=== TEXT PROVIDED ===
Magazine Novita Syksy 2016 -lehti (in Finnish)
Pattern N:o in Magazine 24
Skill level Intermediate
- +

 

Availability:In stock
SKU N031624
Pattern details
Size
One size

Yarn demand
Novita 7 Veljestä (7 Brothers)
main colour (MC) (060) Sand or (588) Cherry 600 g
1st contrasting colour (CC1) (588) Cherry or (060) Sand 300 g,
2nd contrasting colour (CC2) (371) Evergreen or (289) Honey 200 g and
3rd contrasting colour (CC3) (289) Honey or (371) Evergreen 150 g

Needles and other supplies
Crochet hook:
Novita 4–4½ mm or the size needed and for the border a crochet hook 0,5 mm smaller than the one used.

Designer
Novita

Details

Granny Square

Using MC, make 6ch, join into ring with 1ss into first ch.

Round 1: 3ch (= first tr of the round), 2tr into ring, *3ch, 3tr*, repeat *-* twice, 3ch, attach CC3 and join to third of 3ch at beg of row with 1ss. You have now 4 tr groups on first round.

Round 2: 4ch, *3tr, 3ch, 3tr, 1 ch* in next ch sp, repeat *-* twice, 3tr, 3ch, 2tr. Attach CC2 and join to third of 4ch at beg of row with 1ss.
===
**WHAT THE TASK ASKS:** How many grams of the main color yarn does the crochet pattern call for?
=== LISTED RECORDS ===
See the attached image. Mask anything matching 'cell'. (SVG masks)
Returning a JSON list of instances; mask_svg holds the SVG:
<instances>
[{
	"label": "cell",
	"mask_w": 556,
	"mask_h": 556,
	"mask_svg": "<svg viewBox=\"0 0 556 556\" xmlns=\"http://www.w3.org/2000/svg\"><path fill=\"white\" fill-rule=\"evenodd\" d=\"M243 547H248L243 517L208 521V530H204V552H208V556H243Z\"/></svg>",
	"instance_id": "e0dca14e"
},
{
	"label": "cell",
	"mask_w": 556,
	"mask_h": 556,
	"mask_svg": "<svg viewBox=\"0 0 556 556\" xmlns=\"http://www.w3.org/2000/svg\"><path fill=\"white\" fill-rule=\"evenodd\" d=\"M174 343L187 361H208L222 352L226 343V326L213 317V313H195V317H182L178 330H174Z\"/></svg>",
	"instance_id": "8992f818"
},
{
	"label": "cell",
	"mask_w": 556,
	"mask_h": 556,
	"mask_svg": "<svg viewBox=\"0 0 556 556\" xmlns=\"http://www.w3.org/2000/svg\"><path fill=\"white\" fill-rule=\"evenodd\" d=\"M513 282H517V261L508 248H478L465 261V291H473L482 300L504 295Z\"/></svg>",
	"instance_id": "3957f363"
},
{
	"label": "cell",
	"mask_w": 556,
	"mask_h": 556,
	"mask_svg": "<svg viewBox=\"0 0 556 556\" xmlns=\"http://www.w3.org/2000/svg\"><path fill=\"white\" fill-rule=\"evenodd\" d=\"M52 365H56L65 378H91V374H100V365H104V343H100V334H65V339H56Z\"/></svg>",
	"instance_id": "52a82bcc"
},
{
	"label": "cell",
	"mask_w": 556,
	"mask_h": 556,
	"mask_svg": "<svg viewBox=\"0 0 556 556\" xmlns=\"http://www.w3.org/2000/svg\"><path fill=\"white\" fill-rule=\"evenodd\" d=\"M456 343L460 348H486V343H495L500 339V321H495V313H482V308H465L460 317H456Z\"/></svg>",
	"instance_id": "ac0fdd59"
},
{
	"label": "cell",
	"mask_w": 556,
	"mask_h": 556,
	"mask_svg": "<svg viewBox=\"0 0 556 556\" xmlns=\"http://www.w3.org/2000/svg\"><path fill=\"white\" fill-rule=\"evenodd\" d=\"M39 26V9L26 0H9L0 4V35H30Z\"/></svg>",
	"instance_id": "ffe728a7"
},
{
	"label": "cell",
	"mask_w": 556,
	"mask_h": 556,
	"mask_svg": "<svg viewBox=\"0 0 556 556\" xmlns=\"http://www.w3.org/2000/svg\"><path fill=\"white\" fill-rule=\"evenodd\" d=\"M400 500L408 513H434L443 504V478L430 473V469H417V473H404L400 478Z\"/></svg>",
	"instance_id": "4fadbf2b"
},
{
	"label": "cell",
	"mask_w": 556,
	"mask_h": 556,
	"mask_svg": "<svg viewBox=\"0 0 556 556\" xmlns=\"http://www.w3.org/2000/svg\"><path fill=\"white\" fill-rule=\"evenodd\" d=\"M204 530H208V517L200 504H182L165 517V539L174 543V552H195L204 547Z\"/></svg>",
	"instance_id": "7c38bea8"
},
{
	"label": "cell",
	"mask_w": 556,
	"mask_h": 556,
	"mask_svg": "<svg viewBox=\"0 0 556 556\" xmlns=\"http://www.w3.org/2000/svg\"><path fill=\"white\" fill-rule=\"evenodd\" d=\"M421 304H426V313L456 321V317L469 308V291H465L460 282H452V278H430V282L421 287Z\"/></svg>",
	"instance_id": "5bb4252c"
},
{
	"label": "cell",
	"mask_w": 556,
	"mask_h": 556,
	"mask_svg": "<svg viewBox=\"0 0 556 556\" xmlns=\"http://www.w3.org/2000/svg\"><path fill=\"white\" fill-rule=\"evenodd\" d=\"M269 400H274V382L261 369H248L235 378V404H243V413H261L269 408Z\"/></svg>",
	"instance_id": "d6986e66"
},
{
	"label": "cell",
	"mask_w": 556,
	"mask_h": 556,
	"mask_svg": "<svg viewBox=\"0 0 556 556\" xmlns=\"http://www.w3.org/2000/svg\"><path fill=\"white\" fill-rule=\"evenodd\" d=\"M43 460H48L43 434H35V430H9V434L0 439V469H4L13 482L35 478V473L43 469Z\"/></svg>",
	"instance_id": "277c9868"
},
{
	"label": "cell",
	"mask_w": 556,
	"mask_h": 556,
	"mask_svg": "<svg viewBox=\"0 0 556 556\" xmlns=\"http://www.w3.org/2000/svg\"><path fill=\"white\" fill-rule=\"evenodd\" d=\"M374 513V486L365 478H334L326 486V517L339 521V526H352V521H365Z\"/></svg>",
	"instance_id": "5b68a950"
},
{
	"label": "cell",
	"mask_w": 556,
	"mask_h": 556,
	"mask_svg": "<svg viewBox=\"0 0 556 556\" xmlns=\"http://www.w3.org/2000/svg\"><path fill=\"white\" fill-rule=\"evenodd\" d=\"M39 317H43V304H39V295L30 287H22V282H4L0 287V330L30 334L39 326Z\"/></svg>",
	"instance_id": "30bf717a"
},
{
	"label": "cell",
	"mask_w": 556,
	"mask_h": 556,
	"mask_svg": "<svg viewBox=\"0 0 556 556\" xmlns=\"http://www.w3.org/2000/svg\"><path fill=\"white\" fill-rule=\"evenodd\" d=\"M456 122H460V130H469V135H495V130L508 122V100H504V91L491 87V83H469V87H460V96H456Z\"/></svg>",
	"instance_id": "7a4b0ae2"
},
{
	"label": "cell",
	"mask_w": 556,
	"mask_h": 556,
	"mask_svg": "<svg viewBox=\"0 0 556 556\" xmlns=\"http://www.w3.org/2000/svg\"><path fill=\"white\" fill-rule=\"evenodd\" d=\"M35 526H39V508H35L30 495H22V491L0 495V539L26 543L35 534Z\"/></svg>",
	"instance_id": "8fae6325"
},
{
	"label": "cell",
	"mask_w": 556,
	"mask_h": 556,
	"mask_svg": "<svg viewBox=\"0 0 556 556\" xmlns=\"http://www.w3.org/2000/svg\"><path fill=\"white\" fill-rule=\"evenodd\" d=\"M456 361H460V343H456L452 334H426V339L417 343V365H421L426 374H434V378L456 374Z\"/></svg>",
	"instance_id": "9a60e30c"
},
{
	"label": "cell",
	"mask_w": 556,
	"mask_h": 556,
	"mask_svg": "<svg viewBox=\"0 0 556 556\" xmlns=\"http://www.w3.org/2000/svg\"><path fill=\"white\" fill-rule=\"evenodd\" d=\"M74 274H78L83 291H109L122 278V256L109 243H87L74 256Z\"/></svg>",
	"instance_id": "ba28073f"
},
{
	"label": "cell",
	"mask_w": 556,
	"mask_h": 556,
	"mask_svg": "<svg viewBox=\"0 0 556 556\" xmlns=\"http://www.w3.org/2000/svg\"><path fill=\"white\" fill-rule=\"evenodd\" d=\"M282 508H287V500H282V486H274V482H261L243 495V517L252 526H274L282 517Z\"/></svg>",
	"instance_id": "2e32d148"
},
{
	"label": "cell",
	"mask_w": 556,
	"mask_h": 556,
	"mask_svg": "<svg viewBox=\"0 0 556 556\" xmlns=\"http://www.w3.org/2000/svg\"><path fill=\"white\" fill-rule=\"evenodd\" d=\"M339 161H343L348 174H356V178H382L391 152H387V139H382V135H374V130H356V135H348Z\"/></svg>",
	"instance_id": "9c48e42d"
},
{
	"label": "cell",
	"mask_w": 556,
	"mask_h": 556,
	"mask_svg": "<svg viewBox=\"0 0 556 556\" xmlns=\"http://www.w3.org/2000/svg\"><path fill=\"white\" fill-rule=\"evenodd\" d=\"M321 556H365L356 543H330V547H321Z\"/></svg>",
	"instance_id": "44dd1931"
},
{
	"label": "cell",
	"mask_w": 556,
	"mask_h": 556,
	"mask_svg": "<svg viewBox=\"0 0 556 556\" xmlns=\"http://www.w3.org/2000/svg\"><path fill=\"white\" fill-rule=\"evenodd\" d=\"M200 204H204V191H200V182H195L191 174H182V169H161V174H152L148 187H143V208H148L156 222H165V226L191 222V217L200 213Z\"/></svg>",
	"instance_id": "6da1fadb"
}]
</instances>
===
**SOLUTION FOR THIS PROBLEM:** 600 g